* begin GIVEN RECORDS *
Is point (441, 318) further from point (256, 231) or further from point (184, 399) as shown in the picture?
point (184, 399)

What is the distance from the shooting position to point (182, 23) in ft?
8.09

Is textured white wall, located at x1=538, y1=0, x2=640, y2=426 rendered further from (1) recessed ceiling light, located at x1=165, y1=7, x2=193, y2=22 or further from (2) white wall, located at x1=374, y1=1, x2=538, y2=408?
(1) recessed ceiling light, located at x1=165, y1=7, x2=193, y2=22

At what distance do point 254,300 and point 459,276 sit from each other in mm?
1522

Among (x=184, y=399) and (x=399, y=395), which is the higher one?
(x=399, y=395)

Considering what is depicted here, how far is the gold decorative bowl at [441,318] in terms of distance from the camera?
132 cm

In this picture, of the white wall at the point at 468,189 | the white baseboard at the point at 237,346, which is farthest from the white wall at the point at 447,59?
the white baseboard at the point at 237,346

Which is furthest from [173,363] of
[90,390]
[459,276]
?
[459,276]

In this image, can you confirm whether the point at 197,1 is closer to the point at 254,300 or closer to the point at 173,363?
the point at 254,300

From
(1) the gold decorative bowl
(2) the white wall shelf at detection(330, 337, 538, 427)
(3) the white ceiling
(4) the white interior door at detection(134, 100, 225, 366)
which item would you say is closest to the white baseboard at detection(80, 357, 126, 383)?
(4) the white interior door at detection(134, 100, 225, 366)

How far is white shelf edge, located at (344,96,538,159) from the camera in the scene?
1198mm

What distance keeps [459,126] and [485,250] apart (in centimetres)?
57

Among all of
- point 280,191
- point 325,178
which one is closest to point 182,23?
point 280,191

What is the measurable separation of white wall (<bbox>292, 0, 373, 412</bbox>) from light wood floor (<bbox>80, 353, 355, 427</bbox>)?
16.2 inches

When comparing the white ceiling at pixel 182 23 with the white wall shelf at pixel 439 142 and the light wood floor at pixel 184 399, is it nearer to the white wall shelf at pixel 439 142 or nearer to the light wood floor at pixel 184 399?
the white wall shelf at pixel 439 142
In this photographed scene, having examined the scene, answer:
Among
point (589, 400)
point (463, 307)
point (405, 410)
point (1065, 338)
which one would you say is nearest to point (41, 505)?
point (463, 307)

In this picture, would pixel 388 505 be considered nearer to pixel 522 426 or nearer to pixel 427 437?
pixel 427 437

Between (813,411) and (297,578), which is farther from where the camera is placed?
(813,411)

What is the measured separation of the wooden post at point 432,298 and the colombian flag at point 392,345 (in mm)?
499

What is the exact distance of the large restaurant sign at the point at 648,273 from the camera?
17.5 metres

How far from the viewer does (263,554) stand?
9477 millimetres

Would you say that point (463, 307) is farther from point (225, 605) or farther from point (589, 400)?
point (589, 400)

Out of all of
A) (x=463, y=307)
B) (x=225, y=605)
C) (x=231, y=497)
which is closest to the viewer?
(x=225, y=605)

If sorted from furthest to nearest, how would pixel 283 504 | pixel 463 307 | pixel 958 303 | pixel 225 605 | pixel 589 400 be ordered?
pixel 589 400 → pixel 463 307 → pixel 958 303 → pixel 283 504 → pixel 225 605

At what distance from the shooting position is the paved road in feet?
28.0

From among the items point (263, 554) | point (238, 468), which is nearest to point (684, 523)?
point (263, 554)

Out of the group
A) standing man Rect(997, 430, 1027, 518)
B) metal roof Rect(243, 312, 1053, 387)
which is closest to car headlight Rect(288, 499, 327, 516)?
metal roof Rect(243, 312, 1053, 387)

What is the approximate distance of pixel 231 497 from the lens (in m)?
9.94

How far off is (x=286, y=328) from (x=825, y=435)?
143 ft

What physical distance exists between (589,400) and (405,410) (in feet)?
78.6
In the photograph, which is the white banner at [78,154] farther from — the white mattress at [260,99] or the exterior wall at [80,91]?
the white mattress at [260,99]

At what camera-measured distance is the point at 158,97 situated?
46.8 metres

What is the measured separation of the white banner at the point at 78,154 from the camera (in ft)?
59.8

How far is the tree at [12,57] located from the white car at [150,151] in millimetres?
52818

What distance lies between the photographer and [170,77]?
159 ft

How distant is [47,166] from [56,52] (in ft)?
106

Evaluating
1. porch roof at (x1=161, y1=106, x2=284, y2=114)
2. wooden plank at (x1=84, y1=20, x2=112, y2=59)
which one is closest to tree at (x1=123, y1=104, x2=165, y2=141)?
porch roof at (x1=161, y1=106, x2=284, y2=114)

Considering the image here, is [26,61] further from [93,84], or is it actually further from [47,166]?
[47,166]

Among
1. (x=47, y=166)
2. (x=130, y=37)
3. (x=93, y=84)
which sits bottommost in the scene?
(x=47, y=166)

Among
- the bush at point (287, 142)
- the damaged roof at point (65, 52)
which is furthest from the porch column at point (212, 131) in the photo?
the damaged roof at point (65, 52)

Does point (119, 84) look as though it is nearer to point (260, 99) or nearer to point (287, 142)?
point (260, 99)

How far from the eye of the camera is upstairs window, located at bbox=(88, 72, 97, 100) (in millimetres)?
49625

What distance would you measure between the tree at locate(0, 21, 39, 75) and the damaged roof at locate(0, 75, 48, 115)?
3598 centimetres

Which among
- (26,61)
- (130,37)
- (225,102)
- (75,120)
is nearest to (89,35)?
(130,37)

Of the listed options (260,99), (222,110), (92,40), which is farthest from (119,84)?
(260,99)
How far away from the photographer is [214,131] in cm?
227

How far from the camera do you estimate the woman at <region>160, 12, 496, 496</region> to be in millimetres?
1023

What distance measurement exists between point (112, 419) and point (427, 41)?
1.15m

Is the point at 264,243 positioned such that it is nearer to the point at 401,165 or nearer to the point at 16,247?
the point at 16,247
* end GIVEN RECORDS *
Copy out each record exactly as given, omitting none.

**TASK ANSWER:**
Is point (441, 318) further from point (256, 231) or further from point (184, 399) as shown in the picture?
point (184, 399)

What is the distance from the shooting position to point (182, 23) in ft?
8.09

Is textured white wall, located at x1=538, y1=0, x2=640, y2=426 rendered further from (1) recessed ceiling light, located at x1=165, y1=7, x2=193, y2=22 or further from (2) white wall, located at x1=374, y1=1, x2=538, y2=408?
(1) recessed ceiling light, located at x1=165, y1=7, x2=193, y2=22

At what distance do point 254,300 and point 459,276 sit from each other in mm?
1522

Among (x=184, y=399) and (x=399, y=395), which is the higher one?
(x=399, y=395)

Considering what is depicted here, how far is the gold decorative bowl at [441,318] in terms of distance from the camera?
132 cm

In this picture, of the white wall at the point at 468,189 | the white baseboard at the point at 237,346, which is farthest from the white wall at the point at 447,59?
the white baseboard at the point at 237,346

Which is furthest from [173,363] of
[90,390]
[459,276]
?
[459,276]

In this image, can you confirm whether the point at 197,1 is closer to the point at 254,300 or closer to the point at 173,363?
the point at 254,300

From
(1) the gold decorative bowl
(2) the white wall shelf at detection(330, 337, 538, 427)
(3) the white ceiling
(4) the white interior door at detection(134, 100, 225, 366)
which item would you say is closest to the white baseboard at detection(80, 357, 126, 383)?
(4) the white interior door at detection(134, 100, 225, 366)

How far is white shelf edge, located at (344,96,538,159) from the camera in the scene?
1198mm

What distance keeps [459,126] and [485,250] apart (in centimetres)?
57

Among all of
- point 280,191
- point 325,178
which one is closest to point 182,23?
point 280,191

What is the measurable separation of white wall (<bbox>292, 0, 373, 412</bbox>) from light wood floor (<bbox>80, 353, 355, 427</bbox>)?
16.2 inches

When comparing the white ceiling at pixel 182 23 with the white wall shelf at pixel 439 142 and the light wood floor at pixel 184 399, is it nearer to the white wall shelf at pixel 439 142 or nearer to the light wood floor at pixel 184 399?
the white wall shelf at pixel 439 142
In this photographed scene, having examined the scene, answer:
Among
point (589, 400)
point (463, 307)
point (405, 410)
point (1065, 338)
which one would you say is nearest to point (41, 505)?
point (463, 307)

In this picture, would pixel 388 505 be considered nearer to pixel 522 426 or nearer to pixel 427 437?
pixel 427 437

Between (813,411) and (297,578), which is farther from where the camera is placed?
(813,411)

What is the measured separation of the wooden post at point 432,298 and the colombian flag at point 392,345 (in mm)?
499

What is the exact distance of the large restaurant sign at the point at 648,273 from the camera?
17.5 metres

How far from the viewer does (263,554) stand?
9477 millimetres

Would you say that point (463, 307) is farther from point (225, 605) or farther from point (589, 400)?
point (589, 400)

Out of all of
A) (x=463, y=307)
B) (x=225, y=605)
C) (x=231, y=497)
which is closest to the viewer?
(x=225, y=605)

If sorted from furthest to nearest, how would pixel 283 504 | pixel 463 307 | pixel 958 303 | pixel 225 605 | pixel 589 400 be ordered?
pixel 589 400 → pixel 463 307 → pixel 958 303 → pixel 283 504 → pixel 225 605

At what distance from the shooting position is the paved road in feet?
28.0

From among the items point (263, 554) | point (238, 468), which is nearest to point (684, 523)?
point (263, 554)

Out of the group
A) standing man Rect(997, 430, 1027, 518)
B) metal roof Rect(243, 312, 1053, 387)
which is closest to car headlight Rect(288, 499, 327, 516)?
metal roof Rect(243, 312, 1053, 387)

What is the approximate distance of pixel 231 497 from the lens (in m)?
9.94

How far off is (x=286, y=328) from (x=825, y=435)?
143 ft

What physical distance exists between (589,400) and (405,410) (in feet)?
78.6
In the photograph, which is the white banner at [78,154] farther from — the white mattress at [260,99] or the exterior wall at [80,91]?
the white mattress at [260,99]

At what camera-measured distance is the point at 158,97 situated?
46.8 metres

What is the measured separation of the white banner at the point at 78,154 from the camera (in ft)?
59.8

How far is the tree at [12,57] located from the white car at [150,151] in millimetres?
52818

What distance lies between the photographer and [170,77]?
159 ft

How distant is [47,166] from [56,52] (in ft)?
106

Evaluating
1. porch roof at (x1=161, y1=106, x2=284, y2=114)
2. wooden plank at (x1=84, y1=20, x2=112, y2=59)
which one is closest to tree at (x1=123, y1=104, x2=165, y2=141)?
porch roof at (x1=161, y1=106, x2=284, y2=114)

Considering the image here, is [26,61] further from [93,84], or is it actually further from [47,166]?
[47,166]

Among
1. (x=47, y=166)
2. (x=130, y=37)
3. (x=93, y=84)
which sits bottommost in the scene?
(x=47, y=166)

Among
- the bush at point (287, 142)
- the damaged roof at point (65, 52)
which is furthest from the porch column at point (212, 131) in the photo?
the damaged roof at point (65, 52)

Does point (119, 84) look as though it is nearer to point (260, 99) or nearer to point (287, 142)?
point (260, 99)

How far from the eye of the camera is upstairs window, located at bbox=(88, 72, 97, 100) (in millimetres)?
49625

What distance would you measure between the tree at locate(0, 21, 39, 75) and the damaged roof at locate(0, 75, 48, 115)?
3598 centimetres

Which among
- (26,61)
- (130,37)
- (225,102)
- (75,120)
is nearest to (89,35)?
(130,37)

Of the listed options (260,99), (222,110), (92,40), which is farthest from (119,84)?
(260,99)
How far away from the photographer is [214,131] in cm?
227

How far from the camera do you estimate the woman at <region>160, 12, 496, 496</region> to be in millimetres?
1023

What distance measurement exists between point (112, 419) and point (427, 41)?
1.15m

Is the point at 264,243 positioned such that it is nearer to the point at 401,165 or nearer to the point at 16,247?
the point at 16,247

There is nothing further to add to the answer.